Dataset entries
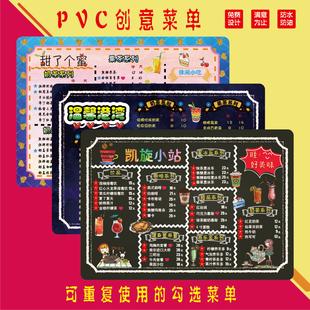 pvc菜單設計制作|塑封|定制|美發|價目表|酒店|酒水單|精裝菜譜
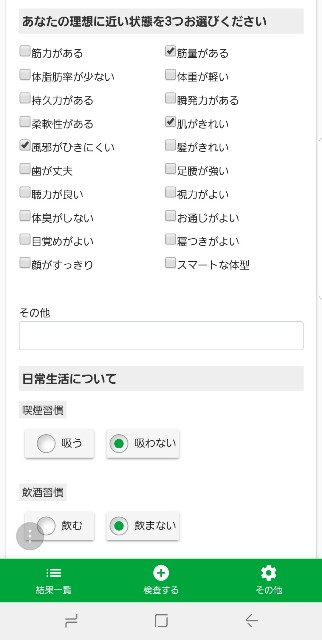 f:id:kareidosuko-pu:20190225012453j:image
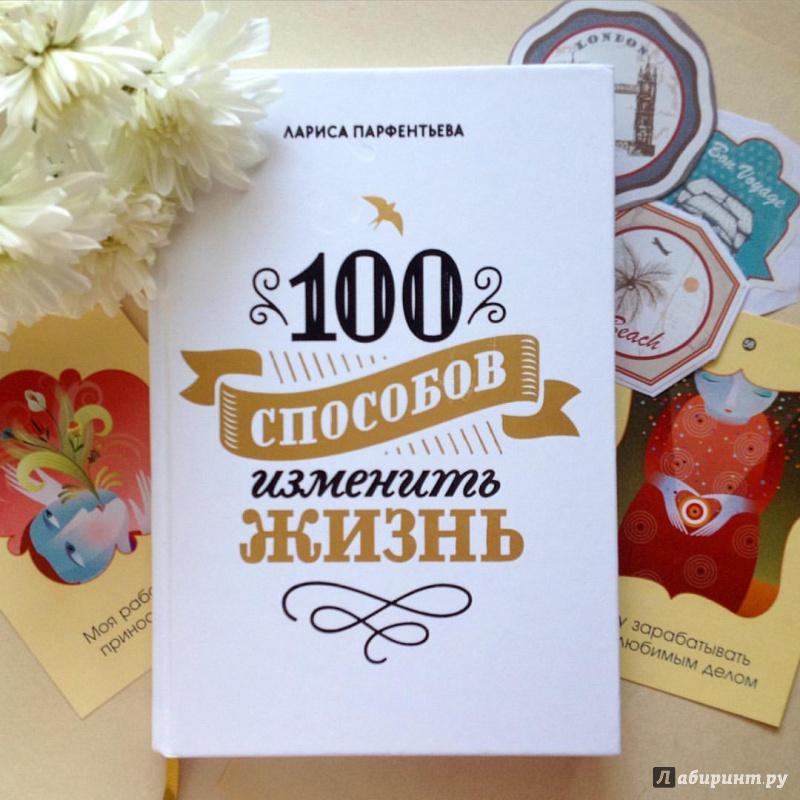 сто способов изменить жизнь лариса парфентьева читать ним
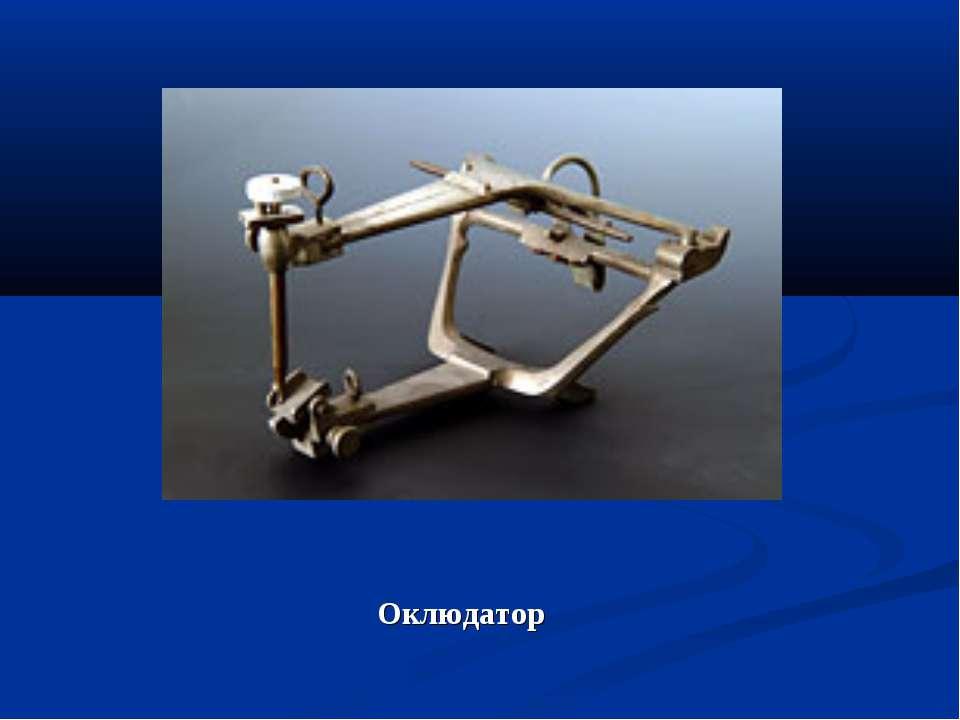 Оклюдатор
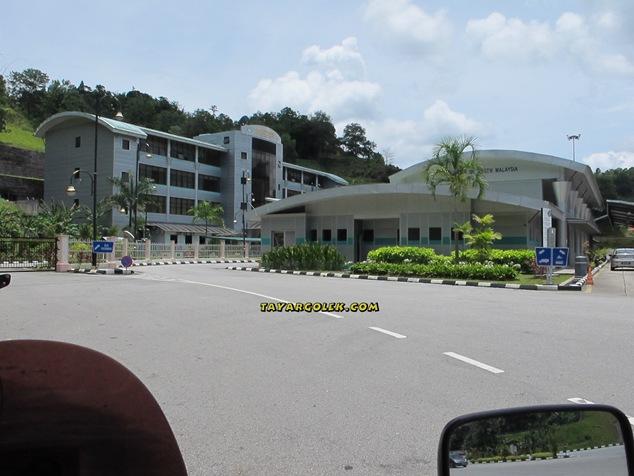 Pengkalan Hulu Imegresen Malaysia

# Work to be completed
Omit the images and transcribe all of the records above word for word.

# Solution for this exercise
 pvc菜單設計制作|塑封|定制|美發|價目表|酒店|酒水單|精裝菜譜
 f:id:kareidosuko-pu:20190225012453j:image
 сто способов изменить жизнь лариса парфентьева читать ним
 Оклюдатор
 Pengkalan Hulu Imegresen Malaysia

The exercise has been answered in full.